[QUOTED PASSAGE start]
Escape Oppression Now: Disrupt the Dominance of Evidence-Based Practice

By Nicole Brunker

Evidence-Based Practice dominates every Australian education system facilitated through government and non-government organisations including NSW’s Centre for Education Statistics and Evaluation (CESE), the national and independent Evidence for Learning, and the all-encompassing Australian Education Research Organisation (AERO). In other human fields, EBP has been questioned, challenged, and modified or even replaced while Australia’s education systems continue to promote a narrow base of evidence as ‘what works’ for student achievement.

At the recent AARE/ATEA/ACDE event “What counts as evidence in teacher education research and policy?” one point for action raised was the need to pushback on its dominance.

This disruption is the focus of a project I have been developing with colleagues at the University of Sydney.

What’s the problem?

More than twenty years of critique on EBP exists in academia, alerting us to problems for the teaching profession, initial teacher education (ITE), student learning, wellbeing, and life outcomes, democracy, and more. Central to the problems of EBP is the removal of discussion on the purpose of education and in turn the limiting of education to learning.

Perhaps the most pernicious problem is the simplification of practice that is immensely complex

Teaching is a non-causal practice but EBP relies on causal research, with random controlled trials as the gold standard. That neglects the breadth of research that supports understanding of – and engagement with-  the complexity of teaching. The range of teaching approaches become limited to  options offered from causal research. 

The children and young people who do not comply directly or indirectly to respond in the pre-determined manner are problematised and excluded rather than looking at the full breadth of evidence from practice to problem solve and design action to support stronger relationships between teaching and learning

One of the most inequitable education systems in the world

Teachers’ work is simplified, supporting arguments that anyone can teach. ITE is denigrated for developing pre-service teacher (PST) ability to engage with the complexity of teaching. It alsosupports a  return to the reproductive model of teacher training absent of critical thinking, reflection, and engagement with theory and research. Ultimately, the status quo is maintained, along with the ranking of Australia as one of the most inequitable education systems in the world.

EBP limits teaching approaches by sacrificing  teacher autonomy for claims of causality. The prioritised practice is a conceptualisation of explicit teaching positioned in the camp of direct instruction (see the CESE definition of explicit teaching and representations of explicit teaching by the NSWDoE in the Sydney Morning Herald compared to that articulated clearly in the Ambassador Schools Project). 

Positioning explicit teaching (ie. direct instruction in this case) in opposition and superiority over inquiry-based teaching, creates a false binary. This is constructed through misunderstanding and misrepresentation of inquiry based teaching. It neglects  the essential inclusion of explicit teaching within inquiry based teaching along with a range of approaches necessary to build relationship between teaching and learning with the diversity of students.
[QUOTED PASSAGE end]
[RAW RECORDS start]
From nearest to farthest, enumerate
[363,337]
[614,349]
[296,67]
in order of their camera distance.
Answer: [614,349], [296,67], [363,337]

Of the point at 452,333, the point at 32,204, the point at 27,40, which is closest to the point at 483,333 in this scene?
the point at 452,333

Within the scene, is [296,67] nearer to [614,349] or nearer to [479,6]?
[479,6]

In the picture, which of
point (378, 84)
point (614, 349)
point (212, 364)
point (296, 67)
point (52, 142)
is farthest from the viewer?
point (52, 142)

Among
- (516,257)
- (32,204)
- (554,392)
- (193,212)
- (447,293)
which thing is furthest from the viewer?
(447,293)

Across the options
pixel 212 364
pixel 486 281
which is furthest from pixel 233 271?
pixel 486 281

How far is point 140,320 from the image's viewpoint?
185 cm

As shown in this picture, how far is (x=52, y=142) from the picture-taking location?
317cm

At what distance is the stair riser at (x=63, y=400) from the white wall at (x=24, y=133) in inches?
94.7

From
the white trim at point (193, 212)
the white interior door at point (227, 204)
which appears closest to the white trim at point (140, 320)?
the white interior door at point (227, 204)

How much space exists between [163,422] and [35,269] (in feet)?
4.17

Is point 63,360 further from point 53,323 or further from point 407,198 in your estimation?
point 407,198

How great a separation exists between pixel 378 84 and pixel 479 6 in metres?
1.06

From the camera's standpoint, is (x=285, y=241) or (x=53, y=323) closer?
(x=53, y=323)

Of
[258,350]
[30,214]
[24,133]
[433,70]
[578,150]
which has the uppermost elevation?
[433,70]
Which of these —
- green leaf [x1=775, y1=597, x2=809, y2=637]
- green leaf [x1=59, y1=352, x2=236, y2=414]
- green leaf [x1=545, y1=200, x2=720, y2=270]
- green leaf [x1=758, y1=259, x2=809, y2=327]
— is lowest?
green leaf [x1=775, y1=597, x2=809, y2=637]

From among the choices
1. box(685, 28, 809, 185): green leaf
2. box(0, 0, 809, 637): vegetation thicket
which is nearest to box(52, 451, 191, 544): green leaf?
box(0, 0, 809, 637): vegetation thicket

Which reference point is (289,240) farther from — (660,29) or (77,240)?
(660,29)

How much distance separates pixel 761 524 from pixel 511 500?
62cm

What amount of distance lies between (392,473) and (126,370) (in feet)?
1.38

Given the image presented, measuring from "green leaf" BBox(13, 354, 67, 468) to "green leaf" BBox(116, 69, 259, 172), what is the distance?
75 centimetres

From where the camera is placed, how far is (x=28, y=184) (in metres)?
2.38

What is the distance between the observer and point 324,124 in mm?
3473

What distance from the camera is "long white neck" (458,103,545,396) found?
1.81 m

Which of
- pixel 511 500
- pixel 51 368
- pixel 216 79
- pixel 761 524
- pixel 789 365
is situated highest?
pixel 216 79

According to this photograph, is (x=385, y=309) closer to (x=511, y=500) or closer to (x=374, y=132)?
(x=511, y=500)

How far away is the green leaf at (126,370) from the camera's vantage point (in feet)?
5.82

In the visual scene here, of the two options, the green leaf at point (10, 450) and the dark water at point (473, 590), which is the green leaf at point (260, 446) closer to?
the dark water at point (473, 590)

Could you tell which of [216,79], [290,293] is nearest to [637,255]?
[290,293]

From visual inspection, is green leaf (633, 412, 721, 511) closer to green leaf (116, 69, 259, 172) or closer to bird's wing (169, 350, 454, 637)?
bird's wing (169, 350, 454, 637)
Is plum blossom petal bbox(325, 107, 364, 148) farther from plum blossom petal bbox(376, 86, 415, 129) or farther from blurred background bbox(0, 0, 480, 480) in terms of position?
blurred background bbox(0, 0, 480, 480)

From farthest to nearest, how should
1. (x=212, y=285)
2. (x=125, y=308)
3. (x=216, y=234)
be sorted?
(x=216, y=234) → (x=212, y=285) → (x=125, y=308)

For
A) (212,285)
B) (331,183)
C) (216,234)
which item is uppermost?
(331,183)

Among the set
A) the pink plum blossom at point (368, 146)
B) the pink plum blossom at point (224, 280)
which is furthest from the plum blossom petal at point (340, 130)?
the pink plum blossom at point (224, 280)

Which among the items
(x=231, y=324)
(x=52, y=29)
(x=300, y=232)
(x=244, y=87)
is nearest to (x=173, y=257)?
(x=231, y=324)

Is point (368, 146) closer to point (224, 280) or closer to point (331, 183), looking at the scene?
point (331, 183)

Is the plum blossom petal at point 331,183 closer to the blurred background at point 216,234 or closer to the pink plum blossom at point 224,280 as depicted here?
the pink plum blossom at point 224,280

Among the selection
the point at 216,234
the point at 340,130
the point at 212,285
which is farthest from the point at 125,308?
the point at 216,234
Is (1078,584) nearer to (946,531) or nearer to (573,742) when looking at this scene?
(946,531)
[RAW RECORDS end]
#### [WHAT THIS EXERCISE ASKS]
A) Can you summarize the article on evidence-based practice in Australian education in two sentences?
B) Why does the article on evidence-based practice call the placing of explicit teaching above inquiry-based teaching a false binary?
C) Could you continue the article on evidence-based practice in Australian education, starting after its final sentence?

#### [RESULTS OF THE TASKS]
A) Evidence-based practice dominates Australia's education systems through bodies such as CESE, Evidence for Learning and AERO, even though it has been questioned, modified or replaced in other human fields. The author argues that it oversimplifies the complex, non-causal work of teaching, narrows teaching approaches to those backed by causal research, and keeps Australia among the world's most inequitable education systems.

B) The article says the binary rests on a misunderstanding and misrepresentation of inquiry-based teaching. It also says the binary ignores that explicit teaching is an essential part of inquiry-based teaching, along with the range of approaches needed to connect teaching and learning for diverse students.

C)
Other professions have questioned, challenged, even moved on from EBP. Social work has recognised the damage of EBP as ‘evidence-based oppression’ through neglect for attention to structural issues in society favouring the neoliberal focus on individuals and individual responsibility.

What is needed in education to pushback on the dominance of evidence-based practice?

Broad understanding of the problem is needed beyond academic discourse. We have over twenty years of academic critique of EBP. Yet it  it rarely reaches professional media for teachers, school leaders and other education stakeholders to access. It rarely reaches mainstream media for parents/carers and the broader general public.

False claims need to be highlighted. Amongst the many falsehoods espoused in the construction of EBP’s dominance is the absence of evidence in EBP claims.

In the subordination of teachers, research is pre-digested into easy-to-read summaries for teachers to know the practices being prescribed are ‘evidence-based’. Such pre-digestion of research is selective presentation of evidence to promote desired practices. It further removes teachers from engagement with research evidence. 

AERO’s latest guide Assessing whether evidence is relevant to your context – For educators, teachers and leaders directs teachers to AERO’s own materials. One document referred to is Formative assessment: Know where your students are in their learning which simplifies the research on formative assessment to consideration of just six papers summarised in two pages. It neglects key aspects and oversimplifies leading to errors. Further examples of ‘evidence’ disseminated to teachers in pre-digested formats include CESE’s Cognitive load theory: Research that teachers really need to understand which is based on a paper widely critiqued as a strawman fallacy. CESE’s paper is then relied upon by AERO in their presentation of evidence for cognitive load theory to teachers.

AERO leads to more AERO

Teaching must be valued for the complex, ‘problematic’ practice that it is. Wider understanding is needed on how teachers have and do use evidence to build relationship between teaching and learning to support other teachers and school leaders, along with teacher educators and PSTs. Teachers have been making evidence informed decisions for action long before the emergence of EBP. Matthew Clarke reminded us at the AARE/ATEA/ACDE event that evidence is not proof, and that evidence cannot speak for itself, rather evidence must be interpreted. 

We need to reclaim and clarify

Teachers are surrounded by evidence and analyse evidence to inform teaching for student learning. Recognising that teaching is non-causal requires teachers to draw together a range of evidence to help them build relationship between teaching and student learning. EBP dominance is hindering teachers’ opportunities to utilise the full range of evidence necessary to teach children and young people.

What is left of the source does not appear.